Le protagoniste de l'étude, âgé de 72 ans, n'a pas eu le temps de gagner sa bataille contre le virus et est décédé des suites d'une rechute de sa maladie hématologique. après être resté positif au Sars-CoV-2 avec une charge virale élevée pendant 613 jours. Il a été hospitalisé pour cette infection au centre d'Amsterdam en février 2022 et défini comme immunodéprimé en raison d'antécédents de greffe de cellules souches allogéniques dans le cadre du traitement du syndrome de chevauchement myélodysplasique et myéloprolifératif. Situation compliquée par un lymphome post-greffe pour lequel il a reçu du rituximab, un médicament qui épuise toutes les cellules B disponibles, y compris celles qui produisent normalement des anticorps dirigés contre le Sars-CoV-2.

L’homme avait déjà reçu plusieurs vaccins contre le Covid sans réponse mesurable en anticorps à son admission à l’hôpital. Les tests ont détecté la présence d’une infection variante Omicron BA.1.17. Et le patient a reçu divers traitements dont des monoclonaux sans obtenir de réponse clinique. Le séquençage du virus au cours de la phase de suivi a montré que déjà 21 jours plus tard, une mutation résistante à l'anticorps avec lequel le patient était traité s'était développée. Son système immunitaire s'est révélé incapable d'éliminer le virus au cours des semaines suivantes. L'infection prolongée et la vaste évolution virale possible dans son organisme ont conduit à l'émergence d'une nouvelle variante immunoevasive. Heureusement, il n’y a eu aucune transmission documentée du variant hautement muté dans la communauté, donc pas de cas secondaires.

L’homme a été confronté à plusieurs hospitalisations et à une infection persistante au Sars-CoV-2 l'a contraint à des périodes d'isolement prolongées pendant son hospitalisation et à un recours accru à des protections individuelles, ce qui a eu un impact sur sa qualité de vie, rapportent des experts. Un séquençage complet du virus a été réalisé sur 27 échantillons nasopharyngés, collectés de février 2022 à septembre 2023. L’analyse a révélé plus de 50 mutations nucléotidiques par rapport aux variantes contemporaines de BA.1 circulant dans le monde. En outre, plusieurs changements supplémentaires indiquant une fuite immunitaire se sont développés.

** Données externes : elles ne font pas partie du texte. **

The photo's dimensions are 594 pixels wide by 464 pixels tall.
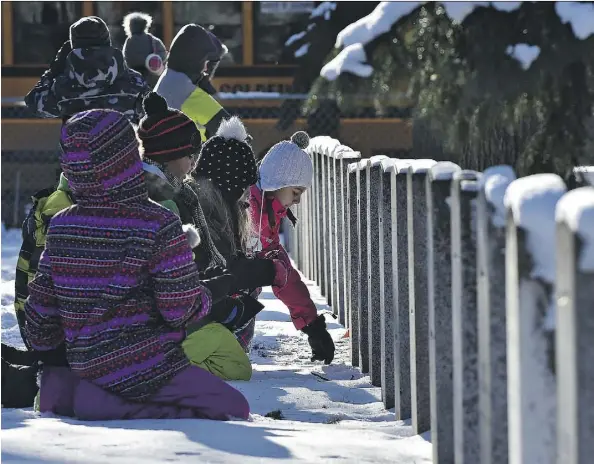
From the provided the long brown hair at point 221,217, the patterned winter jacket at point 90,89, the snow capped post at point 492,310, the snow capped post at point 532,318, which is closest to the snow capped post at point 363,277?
the long brown hair at point 221,217

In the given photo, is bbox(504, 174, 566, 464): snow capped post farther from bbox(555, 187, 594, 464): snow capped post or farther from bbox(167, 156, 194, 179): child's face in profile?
bbox(167, 156, 194, 179): child's face in profile

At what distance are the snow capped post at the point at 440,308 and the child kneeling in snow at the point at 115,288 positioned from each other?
0.80 m

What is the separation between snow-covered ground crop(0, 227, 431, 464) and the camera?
331 cm

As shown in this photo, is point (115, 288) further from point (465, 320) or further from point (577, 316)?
point (577, 316)

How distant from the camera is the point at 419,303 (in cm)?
391

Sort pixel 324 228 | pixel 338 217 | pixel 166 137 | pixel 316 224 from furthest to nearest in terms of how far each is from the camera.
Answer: pixel 316 224 → pixel 324 228 → pixel 338 217 → pixel 166 137

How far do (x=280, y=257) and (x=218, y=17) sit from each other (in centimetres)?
973

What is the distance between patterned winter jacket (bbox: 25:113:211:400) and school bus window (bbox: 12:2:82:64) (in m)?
11.6

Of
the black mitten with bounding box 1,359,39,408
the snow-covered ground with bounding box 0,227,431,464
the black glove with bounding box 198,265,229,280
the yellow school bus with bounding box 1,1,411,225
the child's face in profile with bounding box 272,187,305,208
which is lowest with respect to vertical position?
the snow-covered ground with bounding box 0,227,431,464


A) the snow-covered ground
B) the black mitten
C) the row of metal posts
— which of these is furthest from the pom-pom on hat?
the black mitten

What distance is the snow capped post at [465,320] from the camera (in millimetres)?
3025

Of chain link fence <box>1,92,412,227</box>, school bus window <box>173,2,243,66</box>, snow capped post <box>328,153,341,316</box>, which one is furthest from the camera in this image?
school bus window <box>173,2,243,66</box>

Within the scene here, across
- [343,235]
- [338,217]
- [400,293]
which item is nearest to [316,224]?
[338,217]

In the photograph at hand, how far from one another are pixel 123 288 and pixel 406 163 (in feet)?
3.16
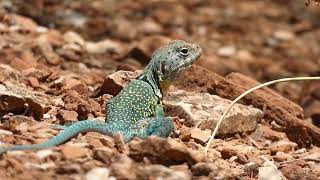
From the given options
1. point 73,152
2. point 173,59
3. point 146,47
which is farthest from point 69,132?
point 146,47

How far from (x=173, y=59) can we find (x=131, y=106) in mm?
1010

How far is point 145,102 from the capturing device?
6191 millimetres

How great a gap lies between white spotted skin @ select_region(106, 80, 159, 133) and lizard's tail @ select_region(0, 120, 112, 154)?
0.13 m

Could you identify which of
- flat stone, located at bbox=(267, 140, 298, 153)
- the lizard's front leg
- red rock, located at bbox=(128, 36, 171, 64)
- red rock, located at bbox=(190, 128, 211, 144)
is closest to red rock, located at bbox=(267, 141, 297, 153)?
flat stone, located at bbox=(267, 140, 298, 153)

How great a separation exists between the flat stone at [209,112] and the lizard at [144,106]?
20 cm

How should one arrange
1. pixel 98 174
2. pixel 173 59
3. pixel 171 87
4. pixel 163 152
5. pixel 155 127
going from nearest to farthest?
pixel 98 174 → pixel 163 152 → pixel 155 127 → pixel 173 59 → pixel 171 87

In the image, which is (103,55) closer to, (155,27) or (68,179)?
(155,27)

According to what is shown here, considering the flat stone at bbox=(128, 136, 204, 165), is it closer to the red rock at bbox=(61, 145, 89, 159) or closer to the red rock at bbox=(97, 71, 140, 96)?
the red rock at bbox=(61, 145, 89, 159)

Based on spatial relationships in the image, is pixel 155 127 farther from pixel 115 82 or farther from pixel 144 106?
pixel 115 82

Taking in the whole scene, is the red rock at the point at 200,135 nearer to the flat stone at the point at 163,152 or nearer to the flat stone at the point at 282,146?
the flat stone at the point at 282,146

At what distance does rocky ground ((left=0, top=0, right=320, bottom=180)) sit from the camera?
4809mm

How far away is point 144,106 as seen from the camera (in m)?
6.16

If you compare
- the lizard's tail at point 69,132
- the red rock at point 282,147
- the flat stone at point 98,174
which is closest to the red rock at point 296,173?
the red rock at point 282,147

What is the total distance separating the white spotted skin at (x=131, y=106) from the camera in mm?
5594
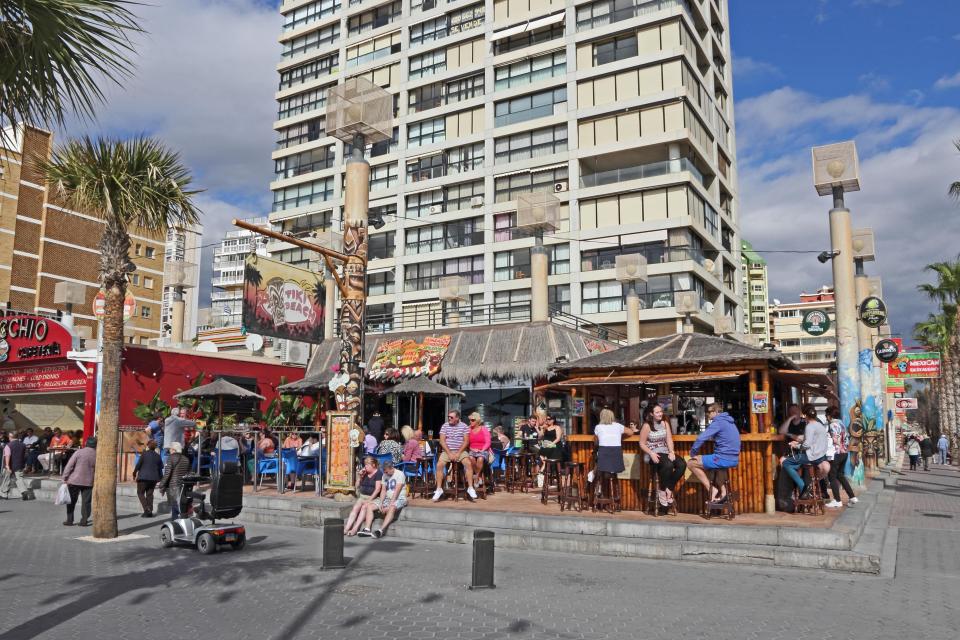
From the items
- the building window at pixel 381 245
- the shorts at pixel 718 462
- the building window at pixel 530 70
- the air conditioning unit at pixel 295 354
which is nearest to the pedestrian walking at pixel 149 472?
the shorts at pixel 718 462

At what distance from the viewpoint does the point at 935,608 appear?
283 inches

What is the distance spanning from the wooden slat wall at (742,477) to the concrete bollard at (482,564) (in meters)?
5.14

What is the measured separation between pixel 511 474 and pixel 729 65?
149ft

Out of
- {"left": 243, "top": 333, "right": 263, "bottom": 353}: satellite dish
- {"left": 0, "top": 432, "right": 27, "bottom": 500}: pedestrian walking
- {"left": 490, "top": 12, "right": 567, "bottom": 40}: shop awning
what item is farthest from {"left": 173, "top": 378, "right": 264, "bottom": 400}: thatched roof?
{"left": 490, "top": 12, "right": 567, "bottom": 40}: shop awning

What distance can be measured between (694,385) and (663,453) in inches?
199

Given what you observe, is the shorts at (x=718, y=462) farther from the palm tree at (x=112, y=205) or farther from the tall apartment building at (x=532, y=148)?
the tall apartment building at (x=532, y=148)

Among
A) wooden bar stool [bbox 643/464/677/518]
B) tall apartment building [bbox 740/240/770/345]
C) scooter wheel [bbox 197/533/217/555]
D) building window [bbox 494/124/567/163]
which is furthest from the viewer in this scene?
tall apartment building [bbox 740/240/770/345]

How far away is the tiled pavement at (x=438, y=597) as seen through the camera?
21.0 feet

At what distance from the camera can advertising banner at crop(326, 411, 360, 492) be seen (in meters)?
14.8

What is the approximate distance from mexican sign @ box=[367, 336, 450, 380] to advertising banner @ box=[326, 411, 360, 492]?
932cm

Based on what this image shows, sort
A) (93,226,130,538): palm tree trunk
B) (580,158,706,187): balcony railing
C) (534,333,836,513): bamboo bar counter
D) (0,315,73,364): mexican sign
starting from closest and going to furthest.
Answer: (93,226,130,538): palm tree trunk, (534,333,836,513): bamboo bar counter, (0,315,73,364): mexican sign, (580,158,706,187): balcony railing

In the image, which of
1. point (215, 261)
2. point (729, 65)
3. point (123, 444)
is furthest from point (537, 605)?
point (215, 261)

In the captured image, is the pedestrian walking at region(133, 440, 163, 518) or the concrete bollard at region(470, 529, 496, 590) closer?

« Ce cas met en évidence le risque lié aux infections persistantes par le Sars-CoV-2 chez les personnes immunodéprimées », concluent cependant les auteurs, soulignant que « bien qu'il puisse y avoir un risque accru de développer de nouvelles variantes, toutes » celles qui apparaissent dans ces patients « évolueront vers un nouveau variant préoccupant (VOC) pour la communauté. Les mécanismes sous-jacents à l’émergence d’un VOC sont beaucoup plus complexes et dépendent également de facteurs dans la population entourant le patient », dont l’immunité.

« Les durées d’infection par le Sars-CoV-2 décrites dans ce cas sont extrêmes, mais elles sont beaucoup plus fréquentes chez les personnes immunodéprimées que dans la communauté en général. Des travaux ultérieurs de notre équipe ont décrit une cohorte de ces patients avec des durées d’infection incluses. une fourchette allant de 1 mois à 2 ans ».